Эта мысль показалась ему нелепой. Но, подумав с минуту, Дариус счел, что такое вполне возможно.
— Очень хорошее шампанское, — сказала Эмма. — Полагаю, очень старое.
— Ему несколько лет. Ну, теперь вернемся к тосту…
— Прежде чем вы похвалите меня за победу, я должна кое-что объяснить, — сказала Эмма. — Вы были правы. У меня действительно большие расходы, которые могут повлиять на прибыль «Дома Фэрборна». Кое-какие деньги я должна потратить. Вот почему моя доля выглядит больше вашей.
— А что у вас за расходы?
— Комиссионные. Например, я кое-кому заплатила за рисунки, которые нашли для меня. И теперь мне надо отдать за это двадцать процентов от выручки.
— Вы заплатили двадцать процентов за рисунки? Но это же настоящее разорение, — проворчал граф.
— Видите ли, это было необходимо. Но я не собираюсь продолжать такую практику.
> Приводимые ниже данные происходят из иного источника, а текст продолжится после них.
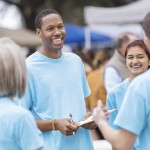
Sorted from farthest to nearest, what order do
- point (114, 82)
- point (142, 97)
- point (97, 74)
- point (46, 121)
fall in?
point (97, 74), point (114, 82), point (46, 121), point (142, 97)

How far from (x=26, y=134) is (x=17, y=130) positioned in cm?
6

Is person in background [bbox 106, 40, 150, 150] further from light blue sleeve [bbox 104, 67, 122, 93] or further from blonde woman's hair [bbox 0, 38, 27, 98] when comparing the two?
blonde woman's hair [bbox 0, 38, 27, 98]

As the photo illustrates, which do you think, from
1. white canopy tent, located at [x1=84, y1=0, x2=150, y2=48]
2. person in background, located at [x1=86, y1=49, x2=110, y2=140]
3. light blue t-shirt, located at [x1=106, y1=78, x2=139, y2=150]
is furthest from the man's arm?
white canopy tent, located at [x1=84, y1=0, x2=150, y2=48]

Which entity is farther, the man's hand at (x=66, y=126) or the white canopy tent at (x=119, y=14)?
the white canopy tent at (x=119, y=14)

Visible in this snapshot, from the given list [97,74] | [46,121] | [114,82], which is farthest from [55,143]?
[97,74]

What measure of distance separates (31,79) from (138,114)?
185 centimetres

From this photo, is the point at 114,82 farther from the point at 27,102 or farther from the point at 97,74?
the point at 27,102

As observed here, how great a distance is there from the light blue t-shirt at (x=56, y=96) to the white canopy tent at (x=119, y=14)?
10.5m

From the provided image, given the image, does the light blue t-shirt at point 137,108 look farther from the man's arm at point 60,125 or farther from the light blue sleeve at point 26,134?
the man's arm at point 60,125

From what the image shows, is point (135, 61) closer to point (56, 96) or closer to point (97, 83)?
point (56, 96)

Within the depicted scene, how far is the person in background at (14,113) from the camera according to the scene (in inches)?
172

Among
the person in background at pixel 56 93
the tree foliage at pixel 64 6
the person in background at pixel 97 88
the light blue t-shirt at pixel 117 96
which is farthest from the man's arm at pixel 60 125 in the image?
the tree foliage at pixel 64 6

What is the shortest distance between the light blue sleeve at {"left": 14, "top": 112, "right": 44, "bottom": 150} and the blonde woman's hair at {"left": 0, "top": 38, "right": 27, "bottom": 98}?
6.9 inches

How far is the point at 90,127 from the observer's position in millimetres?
6086
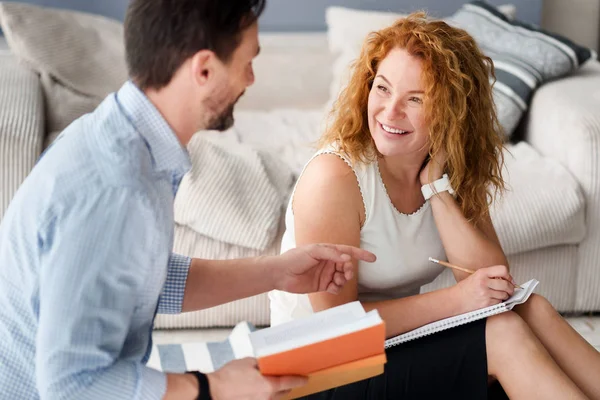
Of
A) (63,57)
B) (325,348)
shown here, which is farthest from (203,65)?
(63,57)

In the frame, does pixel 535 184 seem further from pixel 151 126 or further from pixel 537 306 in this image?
pixel 151 126

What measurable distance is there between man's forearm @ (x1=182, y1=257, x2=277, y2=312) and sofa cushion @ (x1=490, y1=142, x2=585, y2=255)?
1157mm

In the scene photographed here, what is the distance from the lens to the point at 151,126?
1137 millimetres

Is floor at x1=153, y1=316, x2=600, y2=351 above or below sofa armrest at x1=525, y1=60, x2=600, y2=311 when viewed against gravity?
below

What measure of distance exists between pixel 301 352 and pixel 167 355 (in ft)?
4.27

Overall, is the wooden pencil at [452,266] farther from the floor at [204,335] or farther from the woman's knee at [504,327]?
the floor at [204,335]

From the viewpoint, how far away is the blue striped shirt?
3.36ft

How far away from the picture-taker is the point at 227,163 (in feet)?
8.04

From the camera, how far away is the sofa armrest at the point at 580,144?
99.7 inches

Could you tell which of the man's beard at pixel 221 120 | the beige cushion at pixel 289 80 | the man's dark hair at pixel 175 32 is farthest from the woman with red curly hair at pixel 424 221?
the beige cushion at pixel 289 80

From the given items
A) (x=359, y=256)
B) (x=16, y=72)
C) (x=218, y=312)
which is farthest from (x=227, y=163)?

Например, за коллекцию графа я выплачиваю всего десять процентов.
— Вы имеете в виду десять процентов от комиссионных?
— Конечно, от комиссионных. — Эмма рассмеялась, потому что сочла вопрос графа глупым. Потом вдруг нахмурилась и добавила: — Я уверена, что все объяснила Кассандре, так что она не впадет в заблуждение. Да-да, десять процентов от комиссионных, а не процент от окончательной выручки.
Граф кивнул и подошел к окнам, выходящим на улицу. Внизу уже ожидала карета.
— Лучше рассчитывать на то, что леди Кассандра все поняла. В противном случае ваша сегодняшняя выручка будет очень небольшой.
За окном мелькнул капор Лидии, выходившей из дома. Перед тем как забраться в карету, она оглянулась на дом. И выражение ее лица очень удивило Дариуса. Сестра выглядела счастливой. Похоже было, что Лидия предпочитала общество скучной тетки в Кенте обществу своего столь же скучного брата в Лондоне.
Тут карета тронулась с места, и граф, повернувшись к гостье, проговорил:
— Я уверен, Эмма, что леди Кассандра все правильно поняла, так что не беспокойтесь.
— Хотелось бы мне быть такой же уверенной, как вы, — со вздохом пробормотала Эмма. — Теперь, когда появилась возможность поговорить об этом… Я пытаюсь сейчас вспомнить в подробностях, что мы говорили друг другу на эту тему.
— Если ваша подруга что-то поняла неверно, я позабочусь о том, чтобы ей все объяснили, — заявил граф.
— Нет-нет, я уверена, что до этого не дойдет, но все же… Скажите, может быть, вам еще что-то показалось подозрительным? Я готова дать вам на сей счет разъяснения.
Удивительно, что она употребила именно это слово — «подозрительное». К несчастью, оно было точным.
В соответствии с инструкциями графа на продаже не было предметов, предоставленных анонимами, не желавшими, чтобы их имя упоминалось на аукционе; исключением являлись рисунки, а также Рафаэль. Однако в большом количестве были изделия из серебра, роскошные шелка и кружева — все это Эмма представила как свою собственность, и выручка от продажи этих предметов теперь тоже находилась у нее в ридикюле. Но что она ответит, если граф спросит об этих вещах? Сказать, что это — семейные ценности, которые она решила обратить в деньги? Он мог бы не поверить. И в любом случае что-нибудь заподозрил бы… Вернее, не «что-нибудь», а продажу контрабандных товаров. И тогда все в их отношениях изменилось бы.
Но граф ни о чем не стал расспрашивать. Взяв из ее руки бокал с шампанским, он поставил его на стоявший рядом с диваном столик и сказал:
— Вы сможете позже объяснить все, что касается окончательной выручки, Эмма. А сегодня нам надо поговорить о другом.